* _WHAT THIS EXERCISE ASKS_:
1. In the passage about musicians' long road to success, where did Shawn Mullens put out records on his own for years?
2. Carry on the passage about musicians' long road to success, picking up right after its final sentence.

* _PROVIDED TEXT_:
====

So it takes a long time sometimes. Sometimes it doesn’t. Sometimes you get lucky, and you have a really big, huge record. That’s a whole other thing. I think people who work a really long time, and work really hard for it they have a certain look in their eyes.
I know I went to school with Paula Cole. Her first record taking off like that to a lot of people that was an overnight success. I know that Paula had been working for a long time in Boston. It was so overwhelming for me to feel like I saw her “hit.” I was so happy for her. It’s so great when you know somebody worked for a long time.
Shawn Mullens had a big hit a couple years ago. Shawn put out records on his own for years out of his house in Atlanta with his girlfriend. To hear that song be such a huge radio hit. I mean every time I heard it, I was like, “Yeah! One for the underdogs!” To be an underdog and win, and to be in the trenches with the rest of us. With the Marty Sextons, and the Jill Sobules, and you know…This is where it’s at. We’re the real troopers out there, and we’re in the trenches together and there is a sense of camaraderie as well that I don’t think you can even put a dollar sign on. You know the kind of friendships that I have, and the support that I have from other musicians is just unbelievable.

====

* _SUPPLIED INFORMATION_:
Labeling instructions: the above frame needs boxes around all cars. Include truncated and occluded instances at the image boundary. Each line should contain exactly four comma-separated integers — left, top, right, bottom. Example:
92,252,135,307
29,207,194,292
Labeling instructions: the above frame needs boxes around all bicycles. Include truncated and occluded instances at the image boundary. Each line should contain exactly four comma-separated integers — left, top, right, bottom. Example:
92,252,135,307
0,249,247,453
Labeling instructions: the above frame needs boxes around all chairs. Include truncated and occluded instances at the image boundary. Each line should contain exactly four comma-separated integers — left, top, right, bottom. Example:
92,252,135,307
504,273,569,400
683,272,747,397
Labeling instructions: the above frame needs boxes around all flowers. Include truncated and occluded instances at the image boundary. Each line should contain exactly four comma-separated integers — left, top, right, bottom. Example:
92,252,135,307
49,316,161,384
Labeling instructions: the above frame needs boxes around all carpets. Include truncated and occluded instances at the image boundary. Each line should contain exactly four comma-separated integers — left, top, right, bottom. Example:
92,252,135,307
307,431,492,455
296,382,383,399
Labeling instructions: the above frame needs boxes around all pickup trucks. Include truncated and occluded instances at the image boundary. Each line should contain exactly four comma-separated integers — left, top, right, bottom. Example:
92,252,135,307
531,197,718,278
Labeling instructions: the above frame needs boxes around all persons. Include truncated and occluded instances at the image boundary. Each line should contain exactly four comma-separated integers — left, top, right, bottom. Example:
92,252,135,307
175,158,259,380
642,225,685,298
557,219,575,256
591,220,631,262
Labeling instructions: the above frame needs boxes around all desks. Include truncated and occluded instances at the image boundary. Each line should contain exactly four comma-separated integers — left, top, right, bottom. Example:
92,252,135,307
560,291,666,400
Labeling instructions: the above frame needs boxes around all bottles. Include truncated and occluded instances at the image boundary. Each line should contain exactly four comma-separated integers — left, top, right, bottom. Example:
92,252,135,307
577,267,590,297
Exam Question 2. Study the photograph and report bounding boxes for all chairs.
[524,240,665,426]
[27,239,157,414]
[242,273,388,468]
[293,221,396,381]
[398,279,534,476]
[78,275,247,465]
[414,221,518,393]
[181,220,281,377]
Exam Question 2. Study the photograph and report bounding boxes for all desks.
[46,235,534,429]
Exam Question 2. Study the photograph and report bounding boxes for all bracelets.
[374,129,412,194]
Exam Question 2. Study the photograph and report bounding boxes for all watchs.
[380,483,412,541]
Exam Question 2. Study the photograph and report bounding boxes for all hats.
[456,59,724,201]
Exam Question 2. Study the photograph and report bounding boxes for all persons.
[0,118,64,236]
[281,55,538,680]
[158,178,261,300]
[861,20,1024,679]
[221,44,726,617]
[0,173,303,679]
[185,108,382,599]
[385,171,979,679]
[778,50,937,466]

====

* _RESULTS OF THE EXERCISE_:
1. Out of his house in Atlanta, with his girlfriend.

2.
It’s only because we’re all in this together. If one of us wins, we all win, and that’s really just been, in the last two years, just been the most kind of moving thing for me. It’s sitting at the Boston Music Awards, Ellis Paul, and Marty Sexton and me and just being in it together. It wasn’t about who won. We all won because we were all sitting there. It was like isn’t this unbelievable. Marty gave me my first gig when I was seventeen. It’s nice to have friendships like that.
It’s also really fun to talk to, especially Marty, because I love him so much and I talk to him a lot. It’s fun to talk to him and he’s getting ready to make a new record, and he has a big budget, and he’s on a big, major label and it’s just really fun to talk to him and he’s going to be out in Bearsville, and he’s all excited. It’s just really cool that we talk about stuff like that. He’s got this big budget and he’s trying to get his label let him produce his own album, and I had five thousand dollars and nobody cared who produced my album. As much as I bitch and moan about this artistic freedom that I have, and then I get Marty going, “God I just wish that they let me produce.”
God six months ago I was complaining about how I wasn’t on Atlantic anymore…There’s pluses and minuses to both. There’s pluses about being on a major, and minuses just as well as there are indies. I think the core has to be the music. It sounds really cheesy but that has to be enough. The songs have to be enough, and all this industry crap is crap. It can’t matter to the musician. You have to be above it, and you have to learn, and kind of navigate your way to exist within it, and to smile, and show up, and have a good time. Everybody’s trying to do that. Even the people who work at the record labels. Everybody’s just trying to let the music shine. Everybody is, and everybody wants it to work. Nobody’s out there trying to not let me break. When you think everybody’s against you, it’s just yourself that’s against you.